Aziz Ansari brings almost too much energy to a spotty episode of SNL.
I’m most familiar with Aziz Ansari from his work on Parks & Recreation as Tom Haverford, but he’s been having a very busy few years since that show ended. His book Modern Romance was a bestseller, and his new show that he wrote and starred in, Master of None, is prepping season 2 and won an Emmy for Aziz’s performance in season 1. With all that, he’s a perfect host for SNL. Unfortunately, the episode he presided over felt uneven throughout, with Aziz’s energy serving some sketches well while bringing others down.
What You Missed:
Cold Open: A Paid Message from the Russian Federation
Beck Bennett’s wonderful Vladimir Putin has been one good thing in this terrifying hellscape that’s emerged after Election Day. Bringing Kate McKinnon’s Olya into this was great.
Amongst all his credits, I kind of forgot Aziz started as a standup. This was a nice reminder of his skills there.
Beat the Bookworm
Aziz is wonderful as smug characters that get their comeuppance, and this was great (although it felt like it just ended rather than fully resolving)
This had shades of The Beygencey from a few seasons ago, but once this turned into a mix of the hype/backlash for both La La Land and Moonlight, I was back in.
Broderick & Ganz
Aziz’s tendency to start and stay at an 11, volume-wise, undoes the build this could have ad, but it’s otherwise a nice sketch
- Michael Che on Michelle Obama and the Women’s March was everything.

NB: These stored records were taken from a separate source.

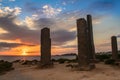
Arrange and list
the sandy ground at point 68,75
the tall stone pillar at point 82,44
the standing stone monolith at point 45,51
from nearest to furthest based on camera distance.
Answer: the sandy ground at point 68,75 < the tall stone pillar at point 82,44 < the standing stone monolith at point 45,51

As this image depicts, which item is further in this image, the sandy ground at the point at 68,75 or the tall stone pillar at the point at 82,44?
the tall stone pillar at the point at 82,44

I’ve really come to appreciate his voice on the Weekend Update panel
- Leslie Jones talking about Hidden Figures and black history was oddly inspiring.

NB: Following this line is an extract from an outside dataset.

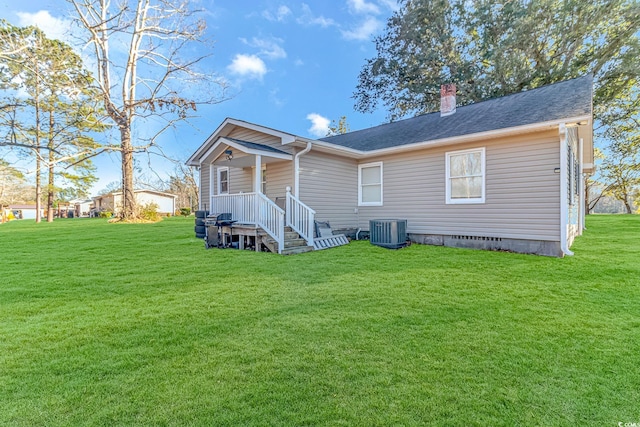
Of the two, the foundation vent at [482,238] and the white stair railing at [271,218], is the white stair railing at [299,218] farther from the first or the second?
the foundation vent at [482,238]

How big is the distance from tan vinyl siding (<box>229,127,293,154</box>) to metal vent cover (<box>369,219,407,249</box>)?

- “or…and hear me out…no, it’s not.”
Melissa Villesenor is bad at sexy talk.
This was a nice little Black Mirror-ish plot in miniature, and then it referenced that. There’s a nice punchline at the end here.
Pizza Town Band
This was super weird and completely did it for me as someone who remembers the Rockafire Explosion and when they became the Charles Entertainment Cheese House Band
What You Didn’t Miss:
- The “Conway” video was a fine rendition of “Roxie” from Chicago, but I’m not really sure it did anything for me joke-wise.
- Similarly, the “To Sir With Love” at the end was nice, but felt oddly placed in the show as a closer and felt a little more “variety show” than SNL tends to go.